***** Entries provided

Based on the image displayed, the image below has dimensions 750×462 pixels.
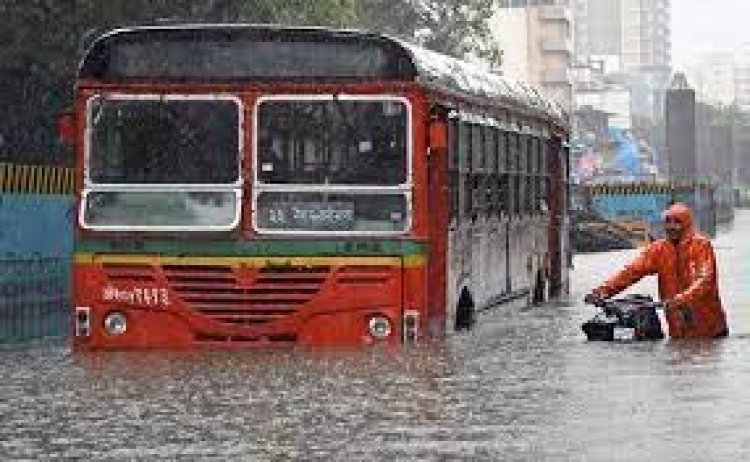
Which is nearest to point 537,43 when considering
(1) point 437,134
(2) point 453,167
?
(2) point 453,167

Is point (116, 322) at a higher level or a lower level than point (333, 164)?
lower

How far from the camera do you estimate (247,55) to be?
588 inches

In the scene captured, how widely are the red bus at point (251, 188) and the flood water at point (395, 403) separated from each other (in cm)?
42

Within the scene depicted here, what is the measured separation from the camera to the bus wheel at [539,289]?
22461 mm

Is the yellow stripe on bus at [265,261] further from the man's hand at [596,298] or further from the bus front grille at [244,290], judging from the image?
the man's hand at [596,298]

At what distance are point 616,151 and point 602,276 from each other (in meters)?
77.5

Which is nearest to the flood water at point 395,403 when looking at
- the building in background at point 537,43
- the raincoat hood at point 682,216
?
the raincoat hood at point 682,216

**********

*Aim of the exercise*: Can you quote all of the entries above word for word, leaving out the picture?

*Exercise result*:
Based on the image displayed, the image below has dimensions 750×462 pixels.
Which is nearest to point 537,43 when considering
(1) point 437,134
(2) point 453,167
?
(2) point 453,167

Is point (116, 322) at a higher level or a lower level than point (333, 164)?
lower

How far from the camera do you estimate (247,55) to be?
588 inches

In the scene captured, how widely are the red bus at point (251, 188) and the flood water at point (395, 403) separated from each other (in cm)?
42

Within the scene depicted here, what is the measured separation from the camera to the bus wheel at [539,289]?
22461 mm

Is the yellow stripe on bus at [265,261] further from the man's hand at [596,298] or further from the bus front grille at [244,290], judging from the image?
the man's hand at [596,298]

At what distance are point 616,151 and point 602,276 from each other (in meters)?
77.5

Which is nearest to the flood water at point 395,403 when looking at
- the building in background at point 537,43
- the raincoat hood at point 682,216
?
the raincoat hood at point 682,216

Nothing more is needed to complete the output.